### LISTED ENTRIES ###

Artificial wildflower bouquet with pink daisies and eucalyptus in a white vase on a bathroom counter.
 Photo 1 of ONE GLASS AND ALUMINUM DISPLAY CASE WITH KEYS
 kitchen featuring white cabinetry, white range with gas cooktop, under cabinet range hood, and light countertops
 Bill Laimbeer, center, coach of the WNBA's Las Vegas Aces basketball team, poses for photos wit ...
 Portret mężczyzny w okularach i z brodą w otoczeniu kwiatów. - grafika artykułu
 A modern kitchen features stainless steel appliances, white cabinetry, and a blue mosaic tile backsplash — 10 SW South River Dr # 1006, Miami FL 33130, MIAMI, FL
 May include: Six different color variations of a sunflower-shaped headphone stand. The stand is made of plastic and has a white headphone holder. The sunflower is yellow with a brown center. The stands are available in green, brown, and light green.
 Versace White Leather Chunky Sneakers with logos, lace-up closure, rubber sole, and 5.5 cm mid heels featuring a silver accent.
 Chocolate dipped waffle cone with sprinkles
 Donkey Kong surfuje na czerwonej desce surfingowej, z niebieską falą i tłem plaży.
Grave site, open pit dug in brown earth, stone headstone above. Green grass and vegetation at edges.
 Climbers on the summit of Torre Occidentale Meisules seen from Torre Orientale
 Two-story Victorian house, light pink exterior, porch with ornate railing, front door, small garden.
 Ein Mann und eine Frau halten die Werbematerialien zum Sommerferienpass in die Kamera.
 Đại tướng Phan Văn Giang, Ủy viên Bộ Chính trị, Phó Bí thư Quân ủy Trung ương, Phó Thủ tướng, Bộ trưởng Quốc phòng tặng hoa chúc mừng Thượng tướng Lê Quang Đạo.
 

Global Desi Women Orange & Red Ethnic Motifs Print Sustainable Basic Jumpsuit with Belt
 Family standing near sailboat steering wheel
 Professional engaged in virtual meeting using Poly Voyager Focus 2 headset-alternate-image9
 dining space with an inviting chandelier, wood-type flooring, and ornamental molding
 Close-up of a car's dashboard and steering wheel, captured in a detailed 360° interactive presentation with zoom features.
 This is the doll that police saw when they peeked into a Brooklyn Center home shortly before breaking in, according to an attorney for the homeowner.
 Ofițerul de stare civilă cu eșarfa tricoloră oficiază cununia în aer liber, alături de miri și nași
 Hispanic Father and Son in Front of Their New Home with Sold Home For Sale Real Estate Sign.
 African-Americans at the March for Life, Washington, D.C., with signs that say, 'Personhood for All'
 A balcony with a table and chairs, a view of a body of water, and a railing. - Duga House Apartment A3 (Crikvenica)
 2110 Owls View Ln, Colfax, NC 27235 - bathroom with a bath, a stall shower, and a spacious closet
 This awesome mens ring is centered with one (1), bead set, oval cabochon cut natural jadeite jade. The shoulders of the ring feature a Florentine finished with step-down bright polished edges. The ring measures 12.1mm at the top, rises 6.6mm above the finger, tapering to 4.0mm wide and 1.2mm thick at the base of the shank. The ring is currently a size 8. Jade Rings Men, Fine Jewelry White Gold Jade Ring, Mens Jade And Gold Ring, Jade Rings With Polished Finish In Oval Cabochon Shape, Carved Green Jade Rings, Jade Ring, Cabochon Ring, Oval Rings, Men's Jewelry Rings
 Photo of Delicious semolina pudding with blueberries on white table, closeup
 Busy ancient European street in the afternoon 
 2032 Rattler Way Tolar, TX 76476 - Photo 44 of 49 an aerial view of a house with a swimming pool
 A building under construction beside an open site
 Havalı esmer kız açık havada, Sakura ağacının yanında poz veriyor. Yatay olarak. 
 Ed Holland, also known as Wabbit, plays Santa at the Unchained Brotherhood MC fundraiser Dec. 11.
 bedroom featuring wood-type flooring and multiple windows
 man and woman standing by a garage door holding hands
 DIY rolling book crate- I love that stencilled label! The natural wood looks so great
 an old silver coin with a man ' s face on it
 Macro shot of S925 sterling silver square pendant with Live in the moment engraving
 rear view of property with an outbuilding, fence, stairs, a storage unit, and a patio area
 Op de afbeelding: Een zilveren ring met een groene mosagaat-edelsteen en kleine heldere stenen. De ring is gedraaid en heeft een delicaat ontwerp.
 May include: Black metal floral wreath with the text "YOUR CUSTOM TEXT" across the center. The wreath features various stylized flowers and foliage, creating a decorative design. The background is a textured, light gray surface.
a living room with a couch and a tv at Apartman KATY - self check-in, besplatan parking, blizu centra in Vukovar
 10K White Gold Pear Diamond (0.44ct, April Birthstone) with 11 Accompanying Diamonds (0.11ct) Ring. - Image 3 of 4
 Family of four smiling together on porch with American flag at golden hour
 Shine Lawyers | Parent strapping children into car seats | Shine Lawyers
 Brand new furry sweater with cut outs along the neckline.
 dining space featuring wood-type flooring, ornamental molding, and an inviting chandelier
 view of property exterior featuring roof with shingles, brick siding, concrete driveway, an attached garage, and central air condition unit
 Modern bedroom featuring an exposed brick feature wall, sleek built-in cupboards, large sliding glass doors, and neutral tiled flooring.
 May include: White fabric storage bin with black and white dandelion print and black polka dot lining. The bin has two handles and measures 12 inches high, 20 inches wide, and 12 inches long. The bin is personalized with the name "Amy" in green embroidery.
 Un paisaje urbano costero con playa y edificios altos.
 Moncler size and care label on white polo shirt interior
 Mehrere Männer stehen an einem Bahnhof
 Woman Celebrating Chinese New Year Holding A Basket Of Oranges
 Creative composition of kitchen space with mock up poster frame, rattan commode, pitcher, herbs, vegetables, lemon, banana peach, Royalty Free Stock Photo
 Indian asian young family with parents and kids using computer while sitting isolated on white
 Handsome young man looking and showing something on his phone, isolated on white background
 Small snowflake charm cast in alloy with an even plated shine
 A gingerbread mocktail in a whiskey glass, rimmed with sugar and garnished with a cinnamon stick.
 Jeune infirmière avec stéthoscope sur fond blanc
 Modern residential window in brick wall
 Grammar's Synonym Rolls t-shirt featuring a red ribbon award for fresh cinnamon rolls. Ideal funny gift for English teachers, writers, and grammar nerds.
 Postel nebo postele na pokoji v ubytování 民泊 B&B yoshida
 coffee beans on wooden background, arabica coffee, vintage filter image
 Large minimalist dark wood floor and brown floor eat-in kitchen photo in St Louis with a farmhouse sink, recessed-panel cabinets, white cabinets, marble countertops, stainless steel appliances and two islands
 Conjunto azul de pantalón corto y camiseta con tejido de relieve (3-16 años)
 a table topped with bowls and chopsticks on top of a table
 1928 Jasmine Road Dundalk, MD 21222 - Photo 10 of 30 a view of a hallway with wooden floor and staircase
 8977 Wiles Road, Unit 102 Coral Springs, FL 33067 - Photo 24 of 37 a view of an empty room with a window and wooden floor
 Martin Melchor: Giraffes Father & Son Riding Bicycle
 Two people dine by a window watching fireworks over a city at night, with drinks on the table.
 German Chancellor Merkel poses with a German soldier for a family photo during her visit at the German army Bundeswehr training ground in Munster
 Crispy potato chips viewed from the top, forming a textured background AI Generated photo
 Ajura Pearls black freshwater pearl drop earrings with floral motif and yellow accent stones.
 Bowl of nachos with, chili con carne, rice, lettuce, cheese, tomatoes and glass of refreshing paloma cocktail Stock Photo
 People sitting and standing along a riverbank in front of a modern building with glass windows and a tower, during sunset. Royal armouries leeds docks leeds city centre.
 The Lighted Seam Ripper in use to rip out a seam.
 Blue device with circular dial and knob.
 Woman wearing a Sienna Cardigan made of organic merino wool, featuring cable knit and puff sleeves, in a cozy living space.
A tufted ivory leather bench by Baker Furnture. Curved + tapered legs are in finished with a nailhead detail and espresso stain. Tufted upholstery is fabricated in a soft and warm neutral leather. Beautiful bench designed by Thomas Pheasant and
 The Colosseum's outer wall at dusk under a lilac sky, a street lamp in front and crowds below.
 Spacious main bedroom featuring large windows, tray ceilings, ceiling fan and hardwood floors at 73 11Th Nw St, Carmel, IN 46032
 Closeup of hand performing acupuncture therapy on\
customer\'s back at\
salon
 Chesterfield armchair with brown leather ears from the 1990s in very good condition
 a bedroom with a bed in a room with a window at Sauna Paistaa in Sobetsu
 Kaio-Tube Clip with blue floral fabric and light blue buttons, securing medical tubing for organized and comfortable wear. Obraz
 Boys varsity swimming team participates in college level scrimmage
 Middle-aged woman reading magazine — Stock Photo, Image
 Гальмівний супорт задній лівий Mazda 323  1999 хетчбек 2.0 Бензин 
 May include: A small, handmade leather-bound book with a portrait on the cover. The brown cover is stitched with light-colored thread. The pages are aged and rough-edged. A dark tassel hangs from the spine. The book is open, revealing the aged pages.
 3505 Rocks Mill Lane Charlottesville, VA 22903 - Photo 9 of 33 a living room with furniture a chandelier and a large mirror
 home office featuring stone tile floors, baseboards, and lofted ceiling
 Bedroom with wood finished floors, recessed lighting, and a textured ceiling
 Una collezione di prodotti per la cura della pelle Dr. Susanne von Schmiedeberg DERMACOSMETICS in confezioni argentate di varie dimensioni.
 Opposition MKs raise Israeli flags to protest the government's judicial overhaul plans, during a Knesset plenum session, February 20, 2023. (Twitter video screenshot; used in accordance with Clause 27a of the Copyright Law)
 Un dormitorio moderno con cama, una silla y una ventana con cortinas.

###

Find the line with "Ein Mann und" in the entries above. Retype it and each line after it, exactly, through the line with "Global Desi Women", and stop there.

 Ein Mann und eine Frau halten die Werbematerialien zum Sommerferienpass in die Kamera.
 Đại tướng Phan Văn Giang, Ủy viên Bộ Chính trị, Phó Bí thư Quân ủy Trung ương, Phó Thủ tướng, Bộ trưởng Quốc phòng tặng hoa chúc mừng Thượng tướng Lê Quang Đạo.
 

Global Desi Women Orange & Red Ethnic Motifs Print Sustainable Basic Jumpsuit with Belt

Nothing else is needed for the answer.